For instance, the OFW Foam Plyo sells for $289, and while it does weight 44-pounds, it’s still 25-pounds short of the Vulcan. It also has that same, completely black vinyl shell that’s hard to see. For $10 less you can get the multi-colored vinyl cover and 20+ pounds of extra stability with the Vulcan. It would be an easy decision even if the Vulcan cost more.
The Rogue Foam Games Box is a much better option than the OFW box. It weighs nearly 60-pounds and costs less at $275. However, it still comes in light compared to the Vulcan box, and it too has that solid black vinyl cover that can be hard to see when training indoors on black rubber flooring. The Rogue Box would definitely be my second choice because it’s still considerably heavy and priced reasonably well.
The CFF Foam Plyo Box is almost a true contender for the Vulcan Box. It weighs in at 68-pounds and sells for right about the same price at $278. It even has the wood box core like the Vulcan. Unfortunately, it lacks ballast balls, and yet again has a solid black vinyl cover. Like the Rogue box it’s not a bad option – just not the best option.
Commercial Grade Plyo Boxes
Most commercial soft plyo boxes are the stackable type. They are similar to jerk blocks in that they consist of many boxes of varying heights that you combine and connect to create a box of whatever height you’d like – usually anywhere from 6″ up to 60″. This style of plyo boxes can run up to $1000 or more for full sets, so they just don’t make for a reasonable comparison to the 3-in-1 soft plyo boxes being discussed here.
That said, there are a handful of commercial-grade plyo boxes that are like the Vulcan Soft Cube. There is the USA-made Torque Soft Plyo Box that has a multi-colored cover like the Vulcan and weighs in at 55-pounds for about $600. It’s a decent weight and the coloration is great, but obviously that price tag is high for a home or garage gym.

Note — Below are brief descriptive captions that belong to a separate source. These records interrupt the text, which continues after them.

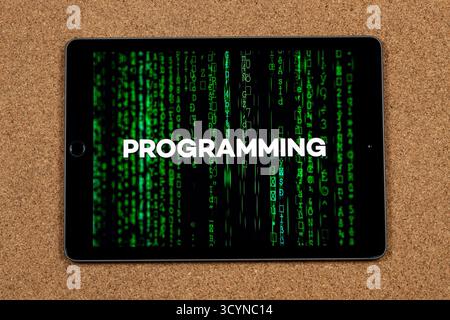 Close up to a tablet with the word programming over a green matrix code concept with a cork background Stock Photo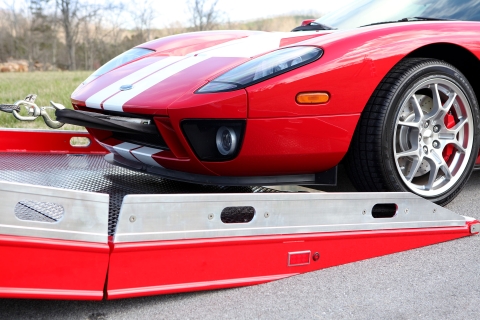 approaching a century 12 series lcg carrier with right approach in a red ford gt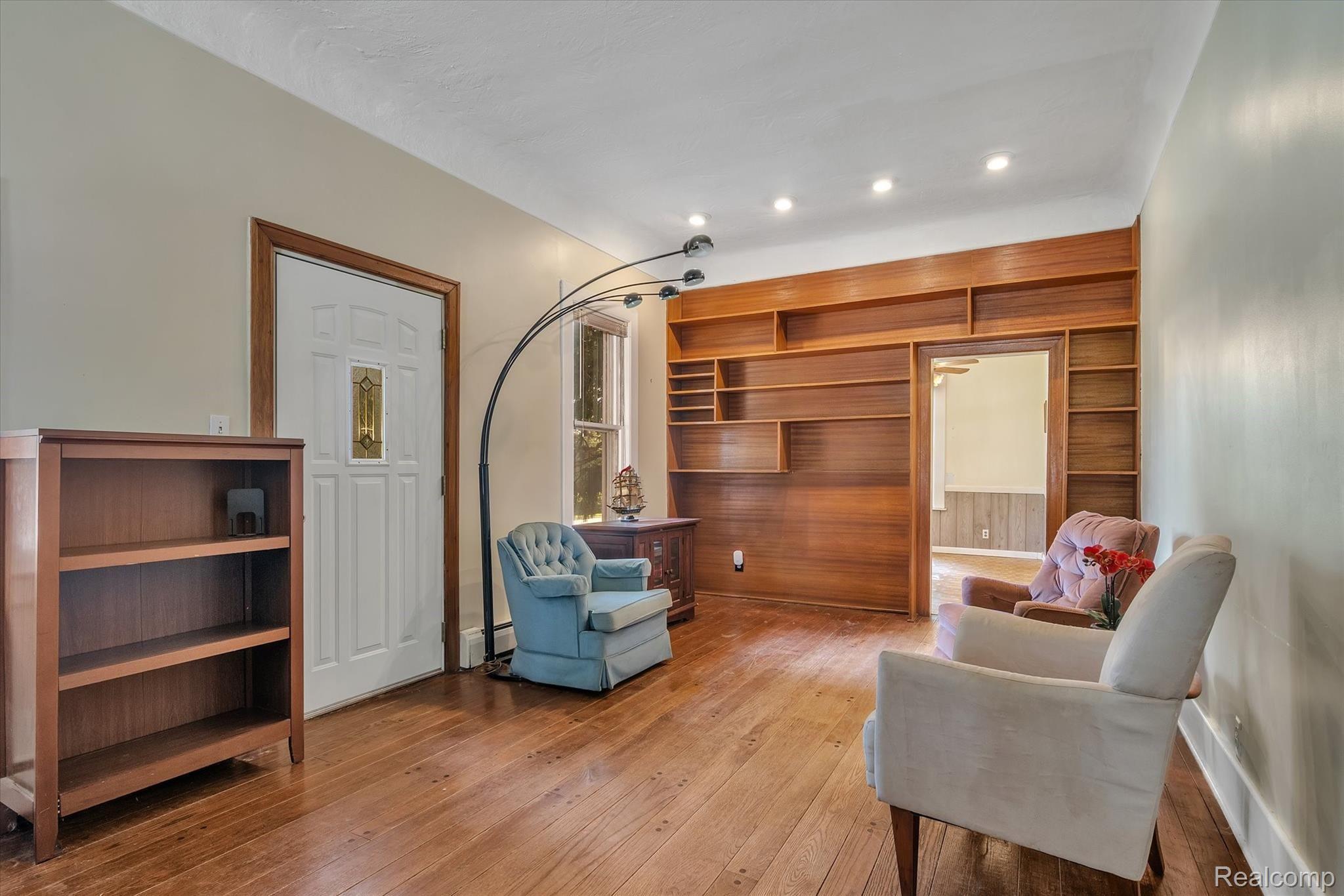 25010 Graham Road Redford, MI 48239 - Photo 6 of 27 Large living and sitting area with lots of natural light and built in storage.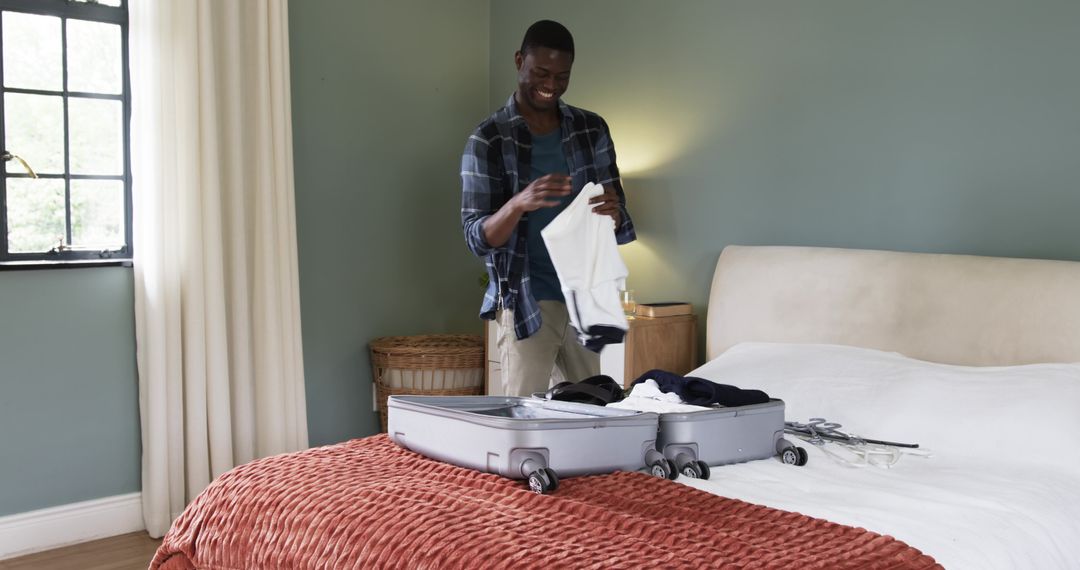 Man Packing Suitcase in Modern Cozy Bedroom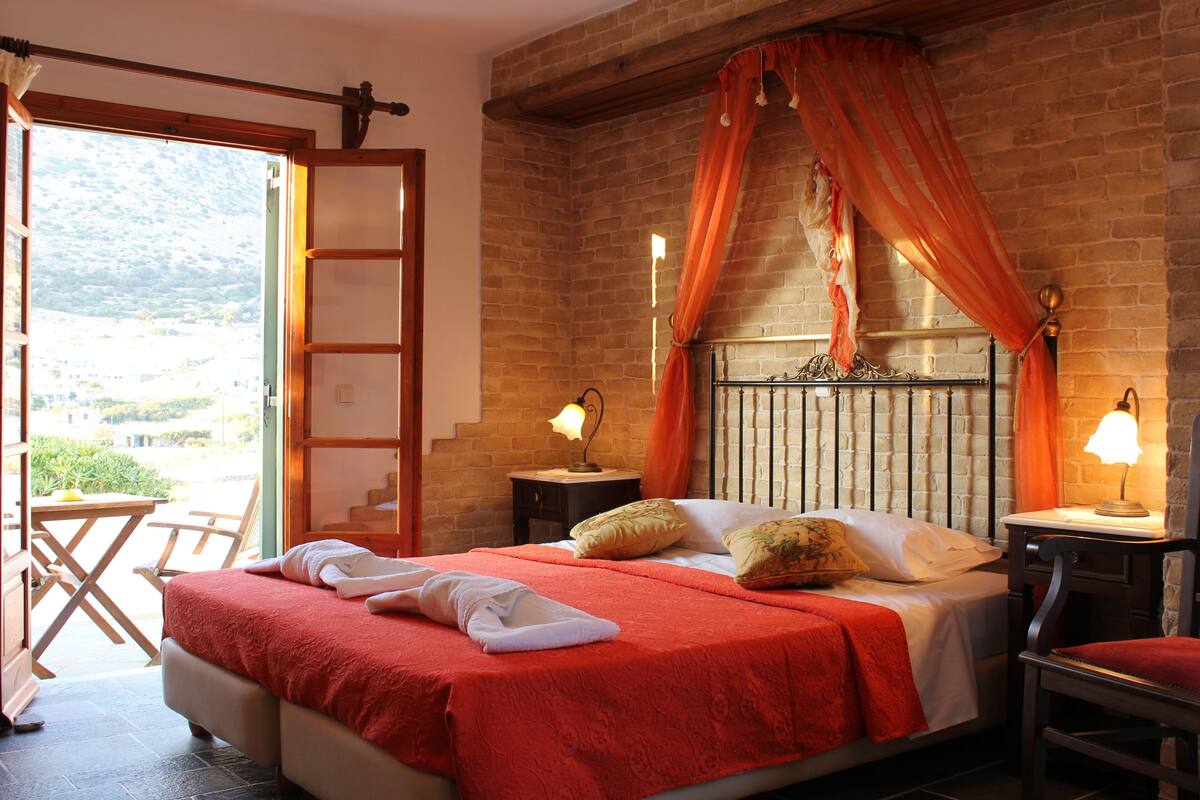 Un dormitorio con cama, mesita de noche, silla y vistas al exterior.
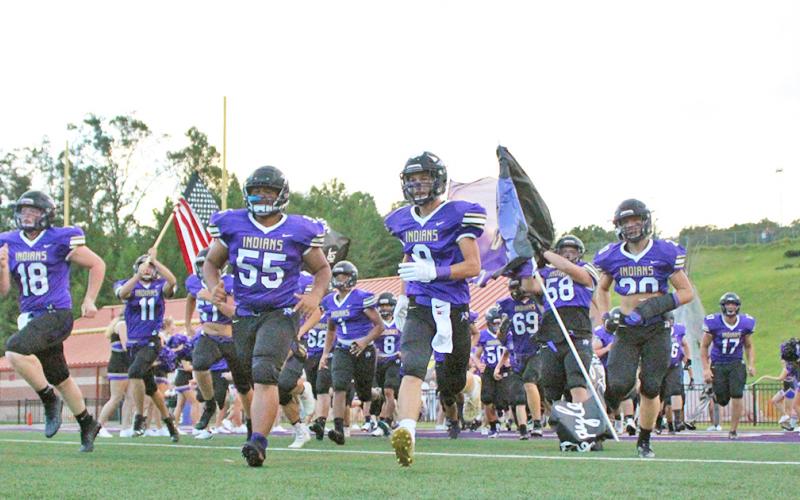 The Lumpkin County varsity football team takes the field for its first game of the season at home against the Franklin County Lions.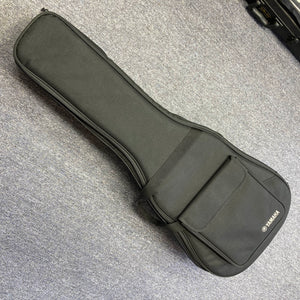 A Yamaha A3M ARE Vintage Natural Acoustic Guitar by Yamaha, featuring a solid Sitka spruce top and SRT2 pickup system, along with its included hard bag, is resting on a gray carpeted floor. The hard bag offers a convenient front pocket for storing accessories.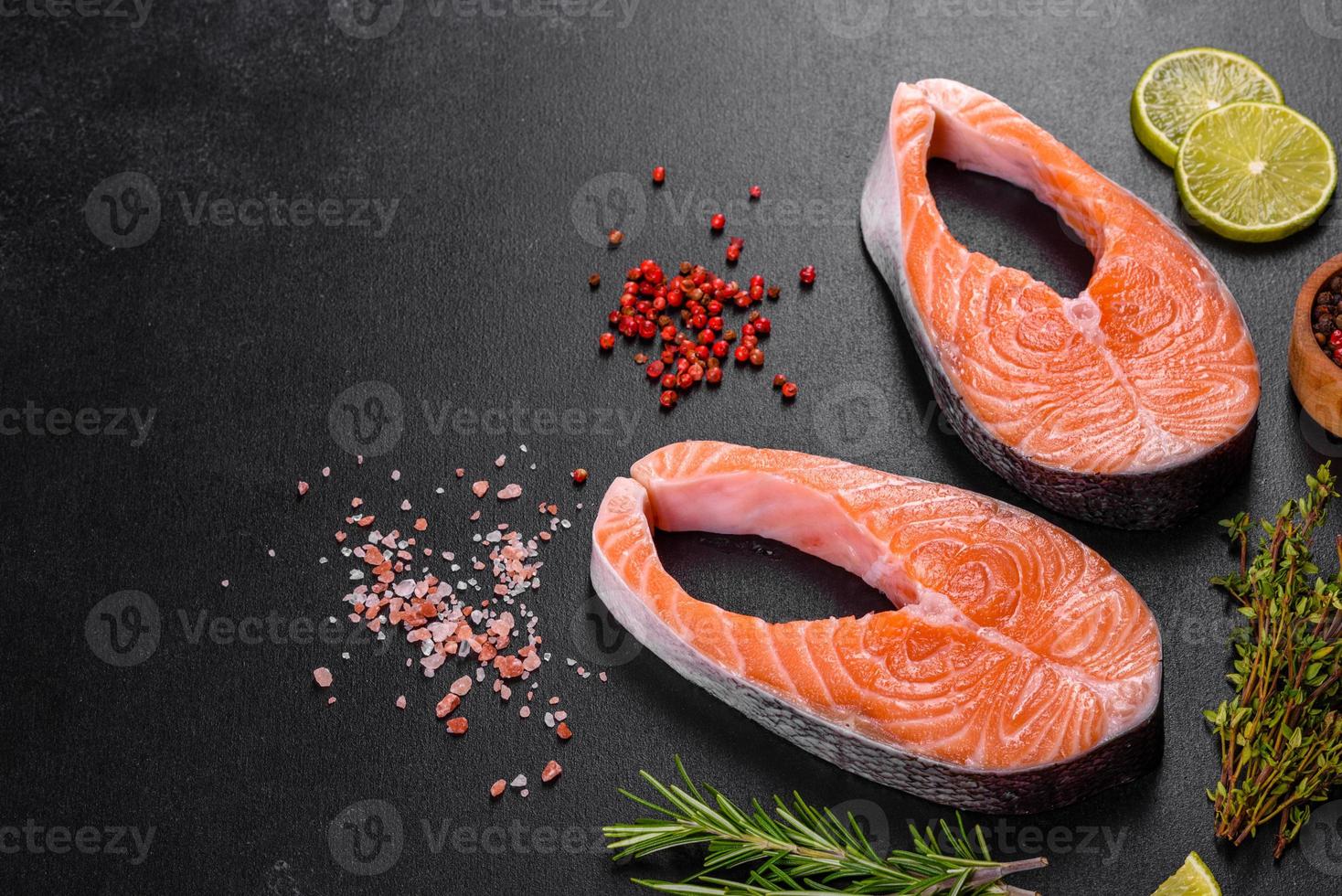 Fresh raw salmon steak with spices and herbs prepared for grilled baking photo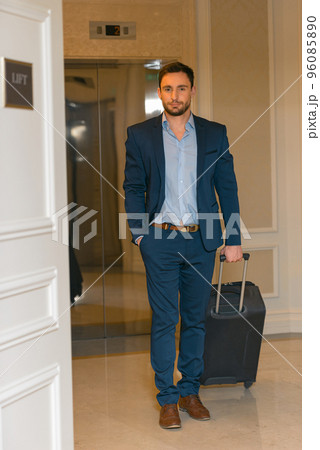 Happy young man with travel bag walking inside hotel 96085890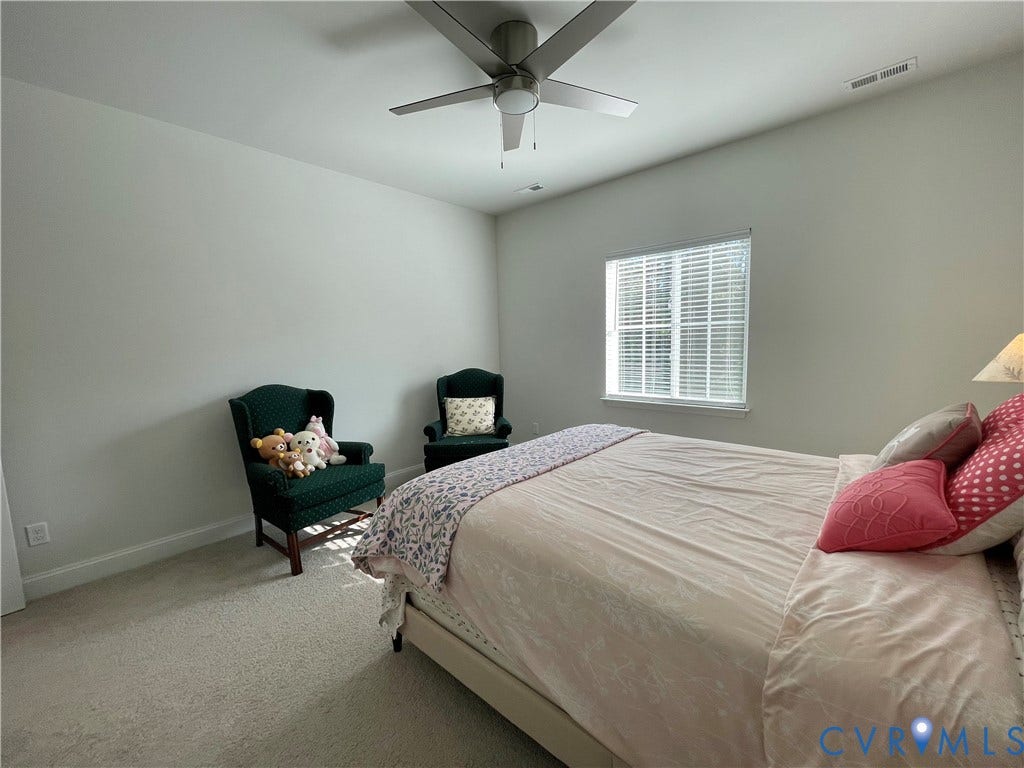 6905 Leire Lane, Chesterfield, VA 23832 Carpeted flooring, window with blinds, ceiling fan with integrated lighting, recessed lighting, and light neutral wall tones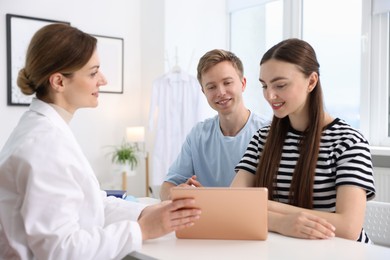 Photo of In vitro fertilization (IVF). Doctor showing couple good results on tablet in reproductive clinic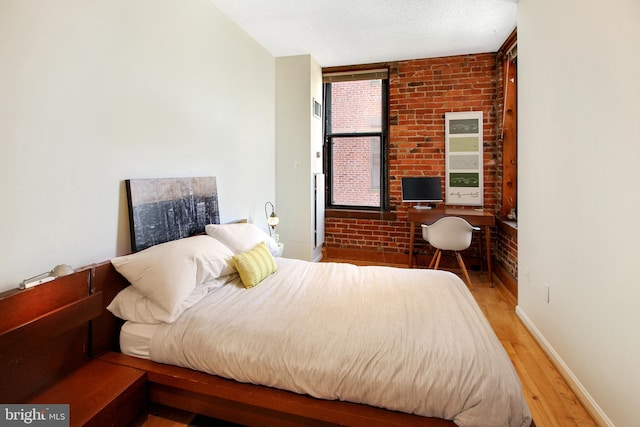 bedroom with hardwood / wood-style floors, a textured ceiling, and brick wall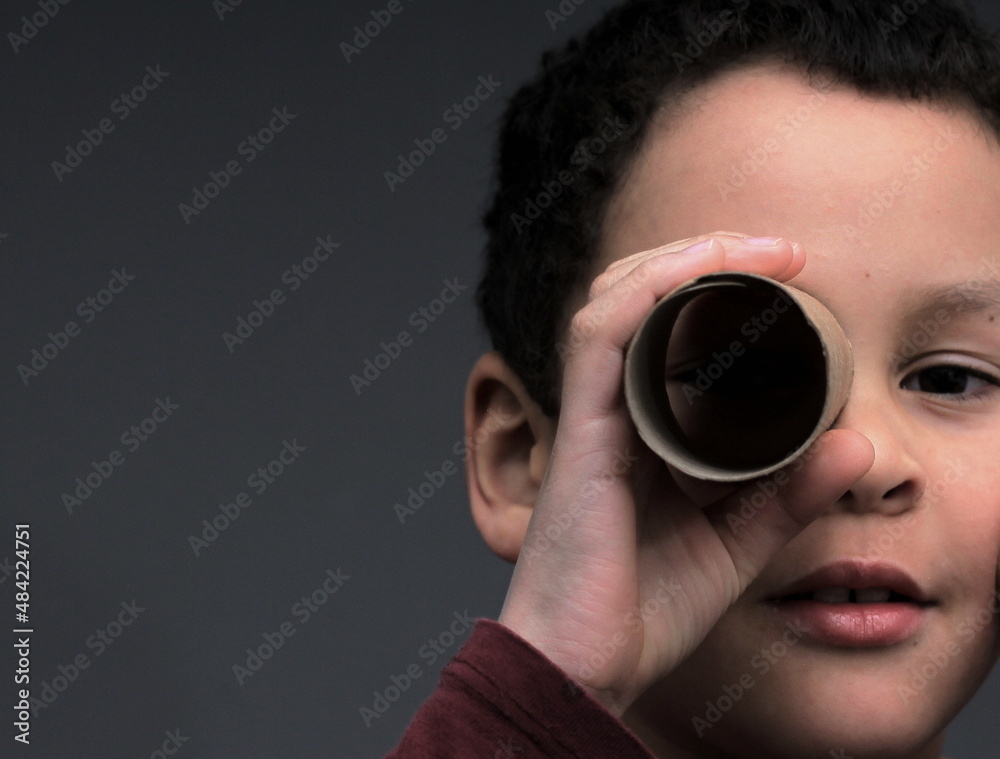 boy looking through binoculars toilet paper roll stock photo boy looking through binoculars toilet paper roll stock photo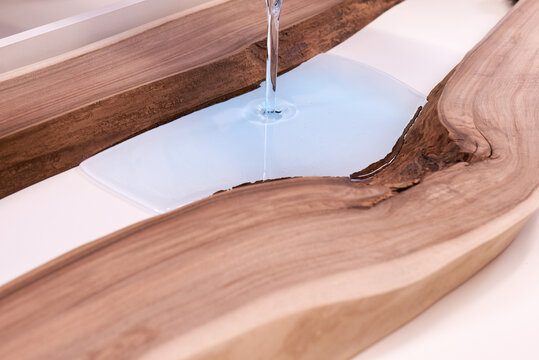 Process making of a craft resin and wood table. Liquid epoxy is poured into a mold with wooden blanks.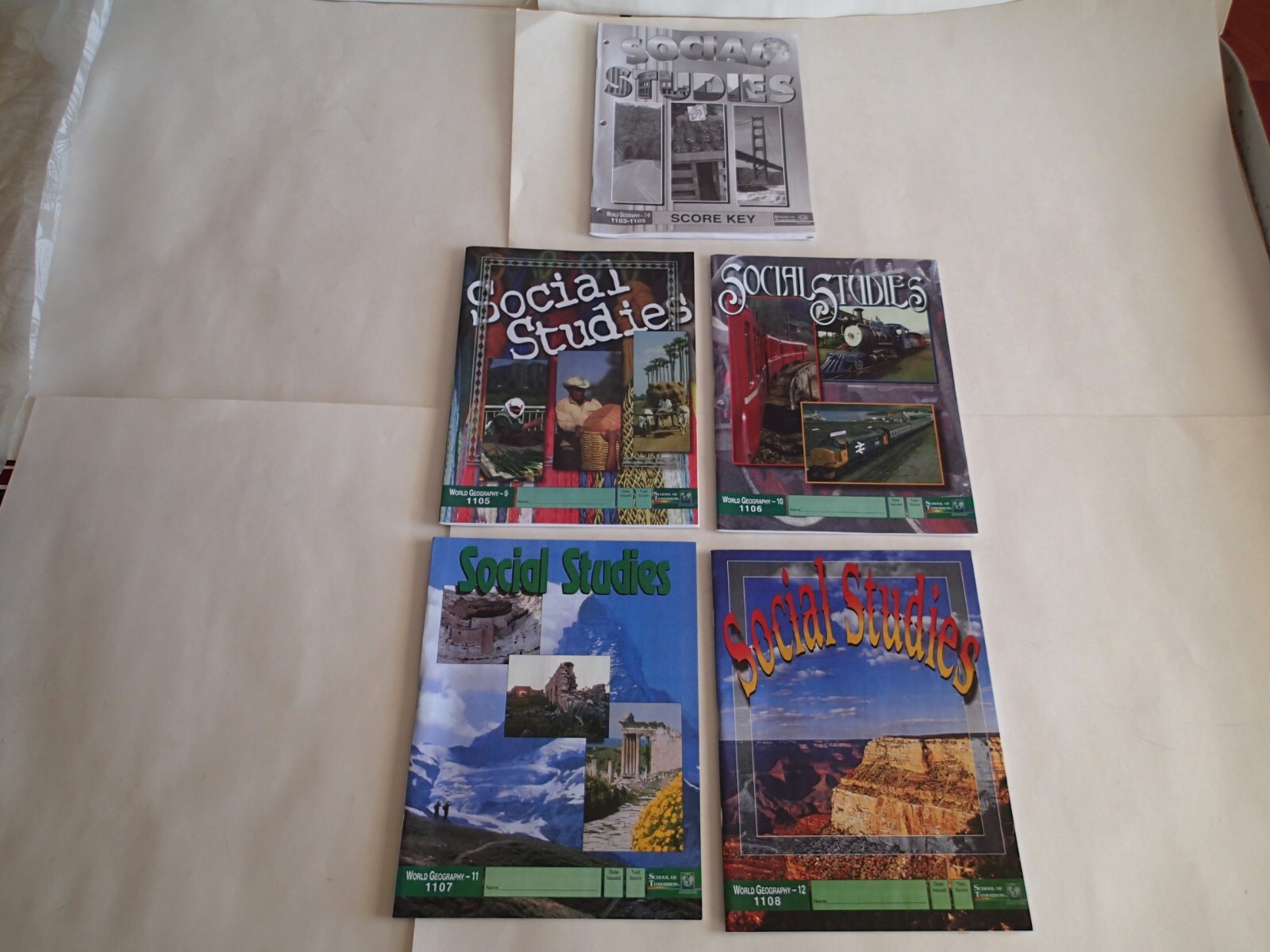 Set of 4 SCHOOL OF TOMORROW SOCIAL STUDIES WORKBOOKS with Tests, World Geography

There is also the Precor Xtreme Monkey Plyo Box that is made very similarly to the Vulcan Soft Cube. It has about the same weight, the same ballast system, and can even be found in a bright blue color from some vendors, but it ranges in price from $299-$449. Not nearly as expensive as the Torque, but still more than the Vulcan.
If you know of a soft plyo box designed the same way as the Vulcan or the Precor but for less money shipped, leave a comment; I’d love to look into it.
Vulcan Soft Cube – Review Summary
Vulcan Strength took the high road with this soft foam plyo box. Rather than building out the same basic, lightweight foam plyo box that you can already buy from any number of online sources, they took the time to design a fully-functional, safe product that you will actually be satisfied with, and maybe even use. Imagine that!
The Vulcan Soft Cube isn’t the lowest cost option out there, but after looking at dozens of alternatives (both cheaper and more expensive) I am quite confident it is the best option for those who actually intend to use the thing. I can tell you with certainty that you won’t need to replace the Vulcan plyo box, as there is literally nothing wrong with it in terms of function, design, or performance.
This isn’t the first time that I’ve been 100% satisfied with a Vulcan purchase, but it certainly is another one of those times.